• _SET TASK_
Please extract every line of the entries below that contains the string "pyautogui".

········

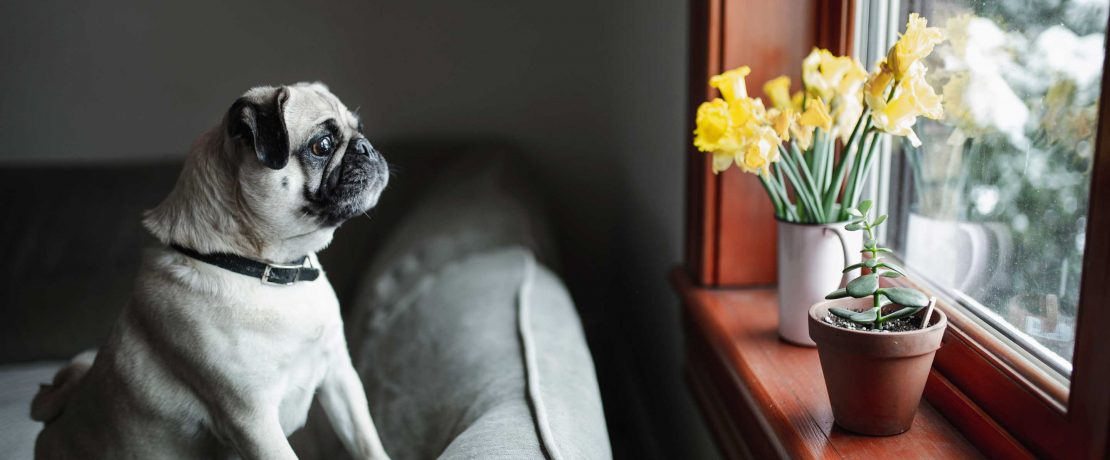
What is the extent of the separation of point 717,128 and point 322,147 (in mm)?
414

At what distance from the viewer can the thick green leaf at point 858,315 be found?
766 mm

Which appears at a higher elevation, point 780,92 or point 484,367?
point 780,92

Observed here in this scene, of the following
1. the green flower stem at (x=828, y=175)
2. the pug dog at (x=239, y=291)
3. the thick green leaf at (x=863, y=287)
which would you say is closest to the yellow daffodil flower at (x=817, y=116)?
the green flower stem at (x=828, y=175)

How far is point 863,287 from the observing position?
75 centimetres

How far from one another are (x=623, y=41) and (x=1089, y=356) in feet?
4.92

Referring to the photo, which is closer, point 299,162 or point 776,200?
point 299,162

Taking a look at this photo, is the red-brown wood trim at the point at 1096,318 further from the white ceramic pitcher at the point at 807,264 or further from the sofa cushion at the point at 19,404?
the sofa cushion at the point at 19,404

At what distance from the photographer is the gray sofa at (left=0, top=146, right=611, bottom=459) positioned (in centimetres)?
101

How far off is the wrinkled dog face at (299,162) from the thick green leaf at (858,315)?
0.48m

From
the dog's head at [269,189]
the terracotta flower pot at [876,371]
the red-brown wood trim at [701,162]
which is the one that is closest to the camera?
the terracotta flower pot at [876,371]

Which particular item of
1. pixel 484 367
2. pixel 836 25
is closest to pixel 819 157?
pixel 836 25

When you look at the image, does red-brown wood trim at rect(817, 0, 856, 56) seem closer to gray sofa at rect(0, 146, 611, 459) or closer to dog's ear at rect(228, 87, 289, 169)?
gray sofa at rect(0, 146, 611, 459)

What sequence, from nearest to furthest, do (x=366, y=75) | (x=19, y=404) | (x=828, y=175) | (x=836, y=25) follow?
(x=828, y=175) → (x=836, y=25) → (x=19, y=404) → (x=366, y=75)

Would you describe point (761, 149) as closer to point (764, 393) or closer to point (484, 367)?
point (764, 393)
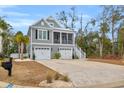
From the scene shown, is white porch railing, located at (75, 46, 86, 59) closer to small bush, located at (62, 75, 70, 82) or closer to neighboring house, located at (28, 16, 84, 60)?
neighboring house, located at (28, 16, 84, 60)

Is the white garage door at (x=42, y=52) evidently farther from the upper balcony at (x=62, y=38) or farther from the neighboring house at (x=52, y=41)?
the upper balcony at (x=62, y=38)

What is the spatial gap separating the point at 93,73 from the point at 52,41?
590 centimetres

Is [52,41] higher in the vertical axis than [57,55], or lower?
higher

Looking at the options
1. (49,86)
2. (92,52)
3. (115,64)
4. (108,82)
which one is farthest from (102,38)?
(49,86)

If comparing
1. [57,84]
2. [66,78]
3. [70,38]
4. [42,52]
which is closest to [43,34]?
[70,38]

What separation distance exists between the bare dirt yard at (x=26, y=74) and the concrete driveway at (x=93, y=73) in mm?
452

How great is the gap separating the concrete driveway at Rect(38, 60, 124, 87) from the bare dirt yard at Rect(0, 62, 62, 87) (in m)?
0.45

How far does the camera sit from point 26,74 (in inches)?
437

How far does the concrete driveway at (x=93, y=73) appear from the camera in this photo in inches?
422

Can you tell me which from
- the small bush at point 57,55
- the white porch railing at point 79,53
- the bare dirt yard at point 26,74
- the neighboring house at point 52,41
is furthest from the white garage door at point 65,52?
the bare dirt yard at point 26,74

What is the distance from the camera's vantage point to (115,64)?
11570mm

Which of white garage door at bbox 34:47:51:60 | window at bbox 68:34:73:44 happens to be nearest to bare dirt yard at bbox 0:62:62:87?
white garage door at bbox 34:47:51:60

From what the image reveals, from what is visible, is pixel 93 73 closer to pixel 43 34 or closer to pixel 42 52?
pixel 42 52

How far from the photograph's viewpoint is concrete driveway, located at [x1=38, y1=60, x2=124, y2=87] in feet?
35.2
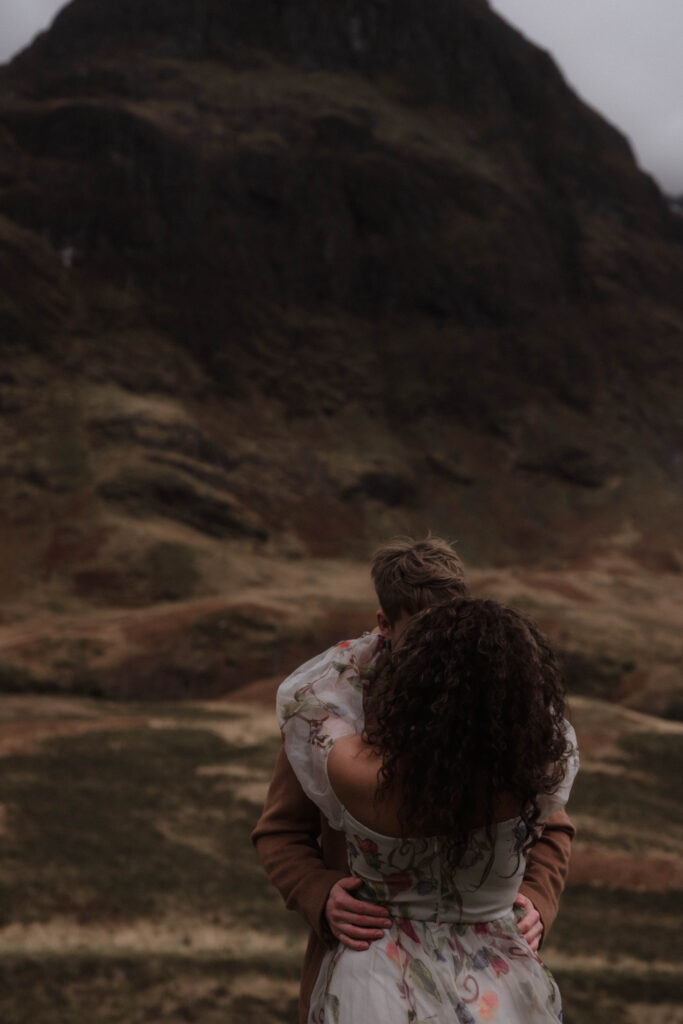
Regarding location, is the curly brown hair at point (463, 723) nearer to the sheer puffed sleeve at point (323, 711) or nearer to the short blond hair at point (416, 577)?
the sheer puffed sleeve at point (323, 711)

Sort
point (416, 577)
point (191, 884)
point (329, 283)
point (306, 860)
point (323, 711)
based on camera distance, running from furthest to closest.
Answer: point (329, 283)
point (191, 884)
point (416, 577)
point (306, 860)
point (323, 711)

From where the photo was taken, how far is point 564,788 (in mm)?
2707

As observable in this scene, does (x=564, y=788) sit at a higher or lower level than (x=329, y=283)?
higher

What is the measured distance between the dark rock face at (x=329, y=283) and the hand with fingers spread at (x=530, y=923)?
45606 mm

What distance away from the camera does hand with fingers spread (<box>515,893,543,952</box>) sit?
8.88 ft

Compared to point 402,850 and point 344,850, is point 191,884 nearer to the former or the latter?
point 344,850

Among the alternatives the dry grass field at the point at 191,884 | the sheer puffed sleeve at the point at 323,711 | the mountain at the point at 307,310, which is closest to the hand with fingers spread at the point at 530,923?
the sheer puffed sleeve at the point at 323,711

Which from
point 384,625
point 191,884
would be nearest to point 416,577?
point 384,625

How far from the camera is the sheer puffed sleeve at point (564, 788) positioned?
263cm

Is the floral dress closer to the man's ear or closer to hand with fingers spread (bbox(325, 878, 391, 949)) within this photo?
hand with fingers spread (bbox(325, 878, 391, 949))

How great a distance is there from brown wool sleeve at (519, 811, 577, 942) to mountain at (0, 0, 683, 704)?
38368mm

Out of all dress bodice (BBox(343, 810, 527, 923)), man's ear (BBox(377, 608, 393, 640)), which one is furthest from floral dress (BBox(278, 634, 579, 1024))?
man's ear (BBox(377, 608, 393, 640))

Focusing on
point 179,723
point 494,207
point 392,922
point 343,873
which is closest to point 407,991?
point 392,922

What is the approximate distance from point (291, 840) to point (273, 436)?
5811cm
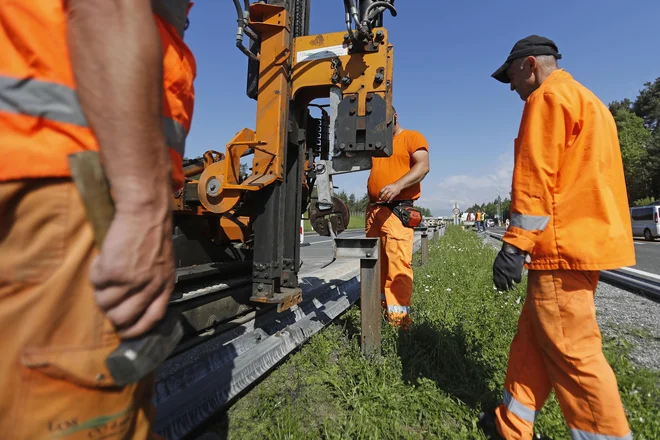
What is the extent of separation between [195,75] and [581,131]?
186cm

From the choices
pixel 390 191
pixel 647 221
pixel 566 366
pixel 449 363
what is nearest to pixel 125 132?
pixel 566 366

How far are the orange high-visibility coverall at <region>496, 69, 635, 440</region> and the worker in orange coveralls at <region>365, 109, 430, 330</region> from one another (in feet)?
5.83

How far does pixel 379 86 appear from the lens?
327 cm

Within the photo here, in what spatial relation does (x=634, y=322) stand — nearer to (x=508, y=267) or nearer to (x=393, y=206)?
(x=393, y=206)

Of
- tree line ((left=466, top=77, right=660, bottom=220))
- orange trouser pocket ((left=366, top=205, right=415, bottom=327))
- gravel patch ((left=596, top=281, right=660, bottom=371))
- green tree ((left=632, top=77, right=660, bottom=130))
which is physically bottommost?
gravel patch ((left=596, top=281, right=660, bottom=371))

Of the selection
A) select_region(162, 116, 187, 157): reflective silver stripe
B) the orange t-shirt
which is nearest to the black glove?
select_region(162, 116, 187, 157): reflective silver stripe

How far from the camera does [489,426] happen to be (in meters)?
2.24

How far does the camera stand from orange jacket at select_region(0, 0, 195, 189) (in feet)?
2.34

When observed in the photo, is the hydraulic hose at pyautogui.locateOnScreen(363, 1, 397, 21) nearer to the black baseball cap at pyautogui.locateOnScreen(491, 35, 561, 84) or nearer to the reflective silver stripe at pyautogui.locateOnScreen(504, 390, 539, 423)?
the black baseball cap at pyautogui.locateOnScreen(491, 35, 561, 84)

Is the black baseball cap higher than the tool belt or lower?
higher

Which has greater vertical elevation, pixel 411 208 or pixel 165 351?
pixel 411 208

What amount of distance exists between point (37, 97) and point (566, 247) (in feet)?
6.87

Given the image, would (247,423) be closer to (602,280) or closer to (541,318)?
(541,318)

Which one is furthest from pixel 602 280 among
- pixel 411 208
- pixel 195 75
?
pixel 195 75
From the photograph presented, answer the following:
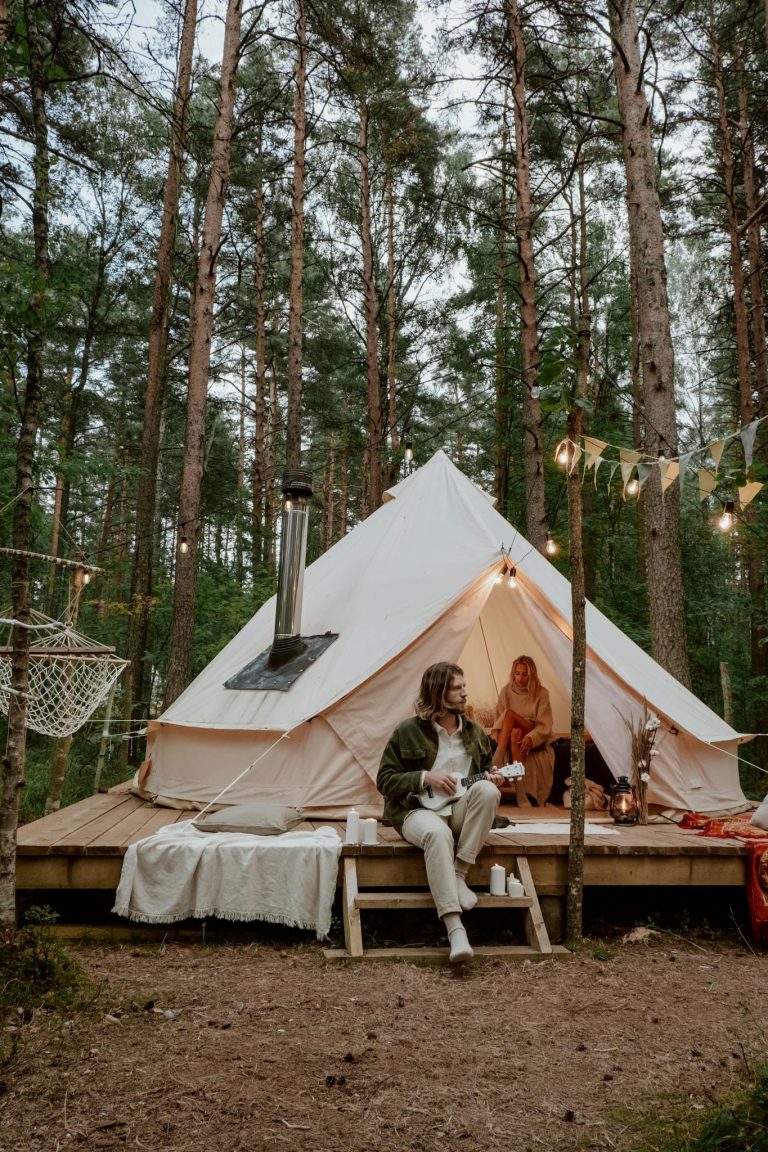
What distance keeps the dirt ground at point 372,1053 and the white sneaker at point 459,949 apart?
0.20ft

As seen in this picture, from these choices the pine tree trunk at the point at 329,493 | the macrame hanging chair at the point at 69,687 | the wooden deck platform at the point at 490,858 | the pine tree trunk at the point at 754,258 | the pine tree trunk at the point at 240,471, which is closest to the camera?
the wooden deck platform at the point at 490,858

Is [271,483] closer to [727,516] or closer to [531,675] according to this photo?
[531,675]

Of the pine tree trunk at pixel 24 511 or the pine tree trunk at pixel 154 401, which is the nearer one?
the pine tree trunk at pixel 24 511

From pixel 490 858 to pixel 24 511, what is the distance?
277 centimetres

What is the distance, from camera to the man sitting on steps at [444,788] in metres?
3.45

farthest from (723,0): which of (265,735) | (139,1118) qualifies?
(139,1118)

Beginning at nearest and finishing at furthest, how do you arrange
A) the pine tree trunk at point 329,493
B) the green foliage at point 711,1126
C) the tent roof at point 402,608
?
1. the green foliage at point 711,1126
2. the tent roof at point 402,608
3. the pine tree trunk at point 329,493

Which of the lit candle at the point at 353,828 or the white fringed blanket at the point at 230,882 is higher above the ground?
the lit candle at the point at 353,828

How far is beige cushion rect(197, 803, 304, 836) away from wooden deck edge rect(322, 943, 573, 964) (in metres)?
0.67

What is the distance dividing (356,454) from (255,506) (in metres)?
7.04

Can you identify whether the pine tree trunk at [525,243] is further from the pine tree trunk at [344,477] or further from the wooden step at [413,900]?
the pine tree trunk at [344,477]

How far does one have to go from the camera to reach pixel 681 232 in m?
11.6

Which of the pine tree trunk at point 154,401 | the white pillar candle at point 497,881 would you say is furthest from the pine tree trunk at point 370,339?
the white pillar candle at point 497,881

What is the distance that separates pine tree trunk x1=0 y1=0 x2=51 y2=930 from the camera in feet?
9.85
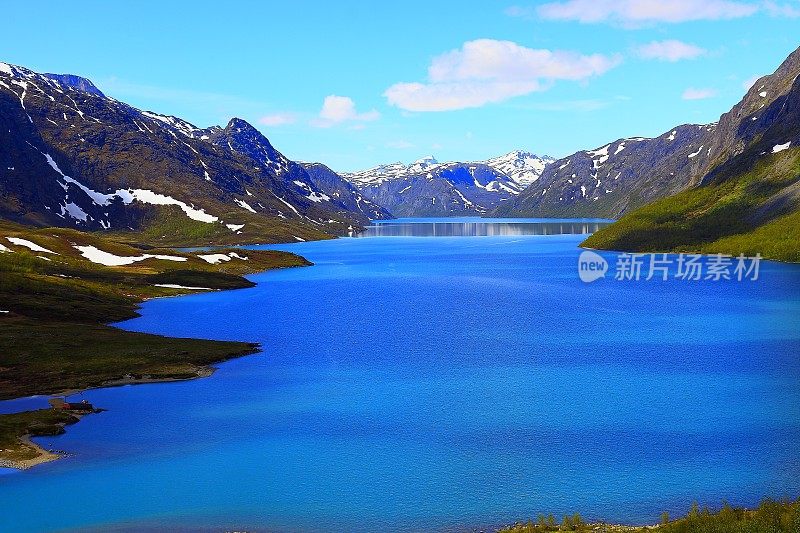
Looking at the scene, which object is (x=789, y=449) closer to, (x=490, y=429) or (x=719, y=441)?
(x=719, y=441)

········

• _TASK RESPONSE_
When observed in the photo, is the hydraulic hose at pyautogui.locateOnScreen(363, 1, 397, 21) nearer to the black baseball cap at pyautogui.locateOnScreen(491, 35, 561, 84) or nearer to the reflective silver stripe at pyautogui.locateOnScreen(504, 390, 539, 423)?
the black baseball cap at pyautogui.locateOnScreen(491, 35, 561, 84)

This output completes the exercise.